Como compreende as responsabilidades do Estado com educação, saúde, moradia, formação profissional? Quando vê o Brasil, que tipo de país vê? Um país de vocação agrícola? Industrial? Turística? Que tipo de brasileiros precisaremos formar para que tais vocações sejam realizadas? A partir disto, quantas são as responsabilidades que o Estado deve assumir e como irá financiá-las? Tendo tudo isto em vista, que acesso espera dos mercados do mundo e que concessões está disposto a fazer em troca de possibilidades comerciais?

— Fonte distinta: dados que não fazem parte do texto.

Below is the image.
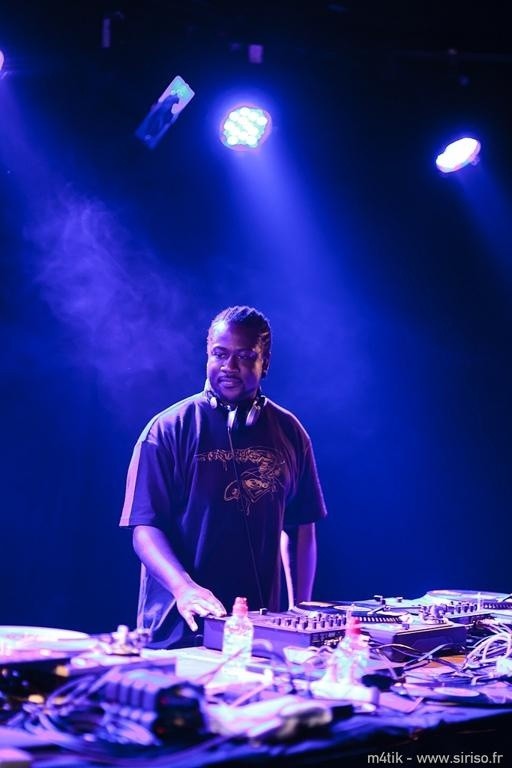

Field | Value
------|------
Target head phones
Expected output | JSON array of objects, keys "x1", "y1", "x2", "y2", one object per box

[{"x1": 203, "y1": 377, "x2": 266, "y2": 429}]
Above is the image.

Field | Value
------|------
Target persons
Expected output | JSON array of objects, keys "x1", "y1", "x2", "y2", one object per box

[{"x1": 119, "y1": 300, "x2": 328, "y2": 647}]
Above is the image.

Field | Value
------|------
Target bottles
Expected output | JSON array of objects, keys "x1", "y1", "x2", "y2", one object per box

[
  {"x1": 328, "y1": 613, "x2": 375, "y2": 686},
  {"x1": 221, "y1": 596, "x2": 254, "y2": 665}
]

Os britânicos têm uma boa idéia do que pensam o Partido Conservador e o Trabalhista a este respeito. Os norte-americanos sabem o que esperar de republicanos e democratas. Os espanhóis entendem o que quer dizer um voto no PSOE ou no PP. Os franceses, os alemães, seja em regimes bipartidários, seja nos multipartidários. Nós brasileiros não sabemos. Já existe um princípio de política de Estado que mais ou menos continuou do governo FH para o Lula. Partidos com projetos claros, isso não temos.

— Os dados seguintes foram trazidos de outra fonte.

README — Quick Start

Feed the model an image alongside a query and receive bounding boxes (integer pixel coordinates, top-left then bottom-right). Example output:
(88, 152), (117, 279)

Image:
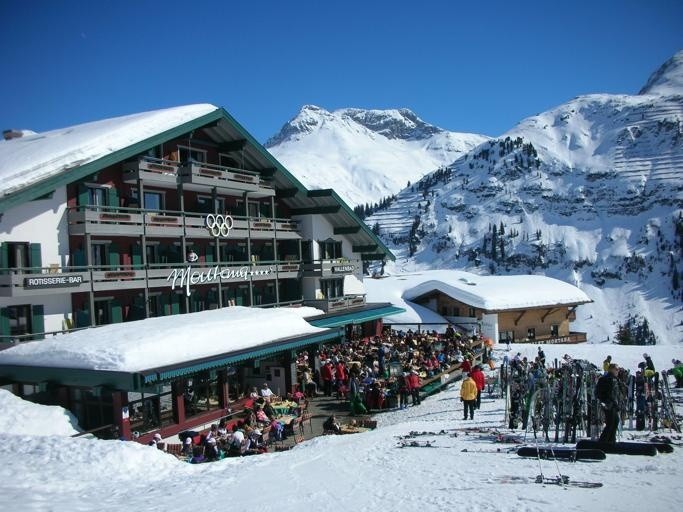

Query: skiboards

(394, 427), (532, 454)
(487, 472), (603, 489)
(499, 358), (682, 443)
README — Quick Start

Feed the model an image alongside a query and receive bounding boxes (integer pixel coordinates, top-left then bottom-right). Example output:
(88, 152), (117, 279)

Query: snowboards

(576, 440), (659, 456)
(517, 447), (606, 460)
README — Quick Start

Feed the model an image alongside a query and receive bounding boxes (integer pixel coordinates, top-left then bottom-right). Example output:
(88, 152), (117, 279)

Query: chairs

Os projetos partidários não nascem no vácuo. Partidos representam grupos de interesse, classes sociais. A classe média urbana que não está no funcionalismo público costuma votar num partido liberal e querem liberdade de ação sem interferência governamental. A classe operária, funcionários públicos, costumam ter expectativas maiores do Estado. A classe média rural, que vive do que lhe rende o campo, terá outro grupo de prioridades, cobra do Estado mas tem objetivos bem diferentes dos trabalhistas. Às vezes, os interesses de um grupo se assemelham ao de outros. Numa democracia madura, é a estes anseios que os partidos políticos respondem. O PT tem tênues laços sindicais, mas estes não refletem uma política industrial e trabalhista como prioridade de governo. Do sindicalismo, herdou no máximo o peleguismo e a distribuição de cargos como método. Uma pena.

O DEM não é nada. Um dia se chamou liberal – mas a burguesia não se reconhece numa colcha de retalhos que reúne oligarcas nordestinos e chefetes políticos do sul. O PSDB teve um projeto econômico. Passado o período de privatizações e estabilização da moeda, o que lhe sobrou? Corre pelo Congresso feito barata tonta, não sabe o que defender e se morde pelo fato de seu projeto ter sido seqüestrado por quem não tinha idéias próprias. O PMDB, coitado, sequer finge ser um partido.

Quem acusa o PT de ter um projeto revolucionário não percebe uma realidade muito mais triste. O PT não tem qualquer projeto. Lula, sim, tem um projeto. É seu, particular.

Nossa democracia tem 20 anos contados desde a Constituição de 1988. Temos muito tempo pela frente e a graça de vivermos numa terra não só rica como detentora das riquezas certas para o mundo que vemos pela frente: temos uma vasta mata, nossa base energética é das menos dependentes de petróleo que existem, a ciência e tecnologia incipientes são de excelente qualidade. Esses recursos disfarçam o fato de que, dentre os políticos, ninguém nos oferece uma idéia de país, um projeto para avaliarmos. É este, não os fantasmas de 1970, nosso real problema.